Un collar dorado de curiosa forma se enroscaba, bien ajustado, en torno al grueso cuello desnudo de color verde pálido, y de él pendía una gema negra facetada que destellaba como un tercer ojo. Una mano grande como una calabaza descomunal aferraba una hacha de guerra de extraña forma, más grande que cualquier arma de orco, pero hecha casi con la habilidad de un enano.
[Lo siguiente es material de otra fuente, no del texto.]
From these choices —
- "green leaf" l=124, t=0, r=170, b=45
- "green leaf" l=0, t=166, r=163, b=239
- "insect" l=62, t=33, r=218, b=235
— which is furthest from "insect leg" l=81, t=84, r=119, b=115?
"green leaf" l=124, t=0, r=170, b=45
Lo más inquietante de todo, no obstante, era que, a pesar de la apariencia guerrera, la cara de salvajes colmillos se veía floja e inexpresiva como la de un sonámbulo.
Los enanos se quedaron mirando fijamente a la grotesca aparición, que continuó corredor abajo, y arrugaron la nariz ante el espantoso olor.
—¿Qué demonios es eso? —susurró Ragar.
—Es el jefe, o yo soy un halfling —replicó Arn.
—Pero ¿qué le ha sucedido? —preguntó Karl—. Parecía… Olía… a enfermo.
—Una prueba más de que sucede algo raro —replicó Hamnir en voz muy baja—. Las trampas nuevas en el hangar de Birrisson, la actividad de las minas, el hecho de que tejan, la manera de hablar tan impropia de los orcos, esa extraña armadura con rebordes: nada de eso es propio de los pieles verdes.
Gotrek asintió con la cabeza mientras miraba el hacha. Las runas de la hoja volvían a relumbrar.
—Ya lo creo que sucede algo raro. —Con el ceño fruncido, miró al enorme orco que desaparecía en las profundidades de la fortaleza, y luego se encogió de hombros—. Vamos.
Hamnir asintió. El corredor estaba despejado en dirección a la puerta de la fortaleza.
—Bien —dijo—. Saetas en las ballestas, y a la carrera. No les deis tiempo a reaccionar. Vamos.